• [EXERCISE DETAILS]
Look below for the line containing "Tanzania, site F03, 2012-11-15 02:18:17." and the line containing "young present: 0%"; repeat exactly those two lines and all lines between them, and nothing else.

• [THE INPUT]

"""

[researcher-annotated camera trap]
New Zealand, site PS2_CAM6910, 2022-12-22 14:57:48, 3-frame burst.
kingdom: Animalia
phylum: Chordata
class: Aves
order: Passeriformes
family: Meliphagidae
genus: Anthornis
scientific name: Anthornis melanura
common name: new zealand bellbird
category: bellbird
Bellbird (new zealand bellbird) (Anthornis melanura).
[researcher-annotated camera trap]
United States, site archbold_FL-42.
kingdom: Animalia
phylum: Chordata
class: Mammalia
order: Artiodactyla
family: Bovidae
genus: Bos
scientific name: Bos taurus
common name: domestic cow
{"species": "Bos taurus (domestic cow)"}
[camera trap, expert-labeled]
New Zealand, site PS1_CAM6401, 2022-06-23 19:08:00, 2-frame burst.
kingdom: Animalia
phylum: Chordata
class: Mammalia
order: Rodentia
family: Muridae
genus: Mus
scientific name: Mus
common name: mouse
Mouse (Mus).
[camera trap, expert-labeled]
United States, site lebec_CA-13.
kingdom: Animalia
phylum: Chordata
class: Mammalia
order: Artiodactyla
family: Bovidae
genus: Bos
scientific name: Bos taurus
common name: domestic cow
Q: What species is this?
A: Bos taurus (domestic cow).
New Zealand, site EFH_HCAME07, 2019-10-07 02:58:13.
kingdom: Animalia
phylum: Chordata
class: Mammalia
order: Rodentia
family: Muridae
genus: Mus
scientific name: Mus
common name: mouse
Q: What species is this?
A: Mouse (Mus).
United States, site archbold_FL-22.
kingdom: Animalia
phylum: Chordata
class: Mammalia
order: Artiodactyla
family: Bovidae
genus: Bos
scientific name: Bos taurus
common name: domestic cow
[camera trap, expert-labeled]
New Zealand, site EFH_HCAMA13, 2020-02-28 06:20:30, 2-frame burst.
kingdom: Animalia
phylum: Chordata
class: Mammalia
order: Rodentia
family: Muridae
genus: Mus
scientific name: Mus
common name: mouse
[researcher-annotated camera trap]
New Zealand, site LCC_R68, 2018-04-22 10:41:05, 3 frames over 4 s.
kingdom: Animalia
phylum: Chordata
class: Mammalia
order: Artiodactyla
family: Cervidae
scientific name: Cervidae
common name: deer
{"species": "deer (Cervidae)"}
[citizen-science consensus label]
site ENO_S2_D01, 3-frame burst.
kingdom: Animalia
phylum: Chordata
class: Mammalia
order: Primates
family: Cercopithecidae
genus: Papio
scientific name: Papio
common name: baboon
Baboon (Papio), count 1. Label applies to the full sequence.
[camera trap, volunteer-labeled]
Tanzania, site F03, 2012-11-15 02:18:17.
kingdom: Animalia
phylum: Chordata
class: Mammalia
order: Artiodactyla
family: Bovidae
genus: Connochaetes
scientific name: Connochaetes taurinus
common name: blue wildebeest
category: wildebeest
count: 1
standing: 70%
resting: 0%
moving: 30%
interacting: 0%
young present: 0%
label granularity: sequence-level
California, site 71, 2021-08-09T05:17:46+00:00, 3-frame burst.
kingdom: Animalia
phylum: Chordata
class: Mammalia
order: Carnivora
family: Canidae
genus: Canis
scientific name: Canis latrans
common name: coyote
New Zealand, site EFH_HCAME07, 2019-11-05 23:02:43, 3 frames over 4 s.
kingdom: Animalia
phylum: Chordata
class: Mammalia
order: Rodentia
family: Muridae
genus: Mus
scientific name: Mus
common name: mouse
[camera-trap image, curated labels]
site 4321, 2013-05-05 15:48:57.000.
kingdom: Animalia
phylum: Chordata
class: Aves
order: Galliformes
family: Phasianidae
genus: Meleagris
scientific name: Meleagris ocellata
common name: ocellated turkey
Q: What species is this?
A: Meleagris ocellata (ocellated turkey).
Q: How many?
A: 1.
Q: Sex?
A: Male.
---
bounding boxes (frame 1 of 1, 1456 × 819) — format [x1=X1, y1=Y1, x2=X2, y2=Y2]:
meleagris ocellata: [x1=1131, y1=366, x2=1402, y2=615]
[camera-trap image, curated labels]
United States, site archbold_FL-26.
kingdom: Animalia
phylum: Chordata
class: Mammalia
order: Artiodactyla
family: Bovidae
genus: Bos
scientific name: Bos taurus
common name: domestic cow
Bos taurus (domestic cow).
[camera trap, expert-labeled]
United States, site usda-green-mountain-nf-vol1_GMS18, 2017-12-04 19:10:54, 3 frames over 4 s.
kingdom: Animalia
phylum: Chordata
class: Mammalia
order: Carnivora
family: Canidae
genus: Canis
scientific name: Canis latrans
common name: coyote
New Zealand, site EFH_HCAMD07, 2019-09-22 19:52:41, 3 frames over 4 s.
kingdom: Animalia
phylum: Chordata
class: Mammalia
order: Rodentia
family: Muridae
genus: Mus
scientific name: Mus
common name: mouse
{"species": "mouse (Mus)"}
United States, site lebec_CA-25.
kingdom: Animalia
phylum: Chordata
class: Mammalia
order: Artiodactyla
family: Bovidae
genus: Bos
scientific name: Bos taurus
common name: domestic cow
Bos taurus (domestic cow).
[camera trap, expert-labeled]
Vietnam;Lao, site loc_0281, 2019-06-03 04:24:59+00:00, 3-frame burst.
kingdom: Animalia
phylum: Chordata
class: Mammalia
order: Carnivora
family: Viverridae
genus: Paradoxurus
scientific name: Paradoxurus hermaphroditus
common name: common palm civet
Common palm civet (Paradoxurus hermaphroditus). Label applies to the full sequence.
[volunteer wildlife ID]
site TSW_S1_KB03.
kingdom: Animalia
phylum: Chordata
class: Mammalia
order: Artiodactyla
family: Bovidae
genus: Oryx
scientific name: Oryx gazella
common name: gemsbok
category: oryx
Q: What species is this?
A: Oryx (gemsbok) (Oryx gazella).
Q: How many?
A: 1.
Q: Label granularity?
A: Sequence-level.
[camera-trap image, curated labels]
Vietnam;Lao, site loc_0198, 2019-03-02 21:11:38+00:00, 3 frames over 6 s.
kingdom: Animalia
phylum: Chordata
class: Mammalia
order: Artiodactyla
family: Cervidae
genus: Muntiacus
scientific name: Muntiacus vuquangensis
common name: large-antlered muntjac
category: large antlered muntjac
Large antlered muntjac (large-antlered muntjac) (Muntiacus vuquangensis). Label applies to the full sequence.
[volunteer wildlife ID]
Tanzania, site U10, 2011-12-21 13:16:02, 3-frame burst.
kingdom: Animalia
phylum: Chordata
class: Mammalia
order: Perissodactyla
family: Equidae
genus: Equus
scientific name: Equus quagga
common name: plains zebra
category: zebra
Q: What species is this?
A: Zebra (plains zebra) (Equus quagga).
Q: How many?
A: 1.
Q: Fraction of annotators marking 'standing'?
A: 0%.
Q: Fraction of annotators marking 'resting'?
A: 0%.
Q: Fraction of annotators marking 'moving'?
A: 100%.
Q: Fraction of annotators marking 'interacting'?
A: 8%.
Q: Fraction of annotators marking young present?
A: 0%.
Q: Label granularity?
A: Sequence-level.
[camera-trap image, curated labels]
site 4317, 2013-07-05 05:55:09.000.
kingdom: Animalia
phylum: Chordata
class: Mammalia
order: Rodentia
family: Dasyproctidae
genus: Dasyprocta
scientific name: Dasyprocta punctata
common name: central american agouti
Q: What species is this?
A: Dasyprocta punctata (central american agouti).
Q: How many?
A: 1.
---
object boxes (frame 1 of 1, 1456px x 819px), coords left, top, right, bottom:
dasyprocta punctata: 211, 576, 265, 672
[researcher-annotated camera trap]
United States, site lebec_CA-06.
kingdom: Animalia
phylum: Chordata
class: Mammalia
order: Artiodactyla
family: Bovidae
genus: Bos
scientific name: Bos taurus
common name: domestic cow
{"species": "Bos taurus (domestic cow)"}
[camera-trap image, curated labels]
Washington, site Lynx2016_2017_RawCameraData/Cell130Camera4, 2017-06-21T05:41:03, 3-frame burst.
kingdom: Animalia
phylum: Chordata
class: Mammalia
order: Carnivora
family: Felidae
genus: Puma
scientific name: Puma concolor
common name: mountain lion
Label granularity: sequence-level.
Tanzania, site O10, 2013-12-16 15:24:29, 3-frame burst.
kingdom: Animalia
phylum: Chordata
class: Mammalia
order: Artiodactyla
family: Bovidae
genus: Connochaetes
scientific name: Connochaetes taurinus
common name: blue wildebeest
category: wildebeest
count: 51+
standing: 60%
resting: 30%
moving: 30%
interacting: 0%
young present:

"""

• [WRITTEN ANSWER]
Tanzania, site F03, 2012-11-15 02:18:17.
kingdom: Animalia
phylum: Chordata
class: Mammalia
order: Artiodactyla
family: Bovidae
genus: Connochaetes
scientific name: Connochaetes taurinus
common name: blue wildebeest
category: wildebeest
count: 1
standing: 70%
resting: 0%
moving: 30%
interacting: 0%
young present: 0%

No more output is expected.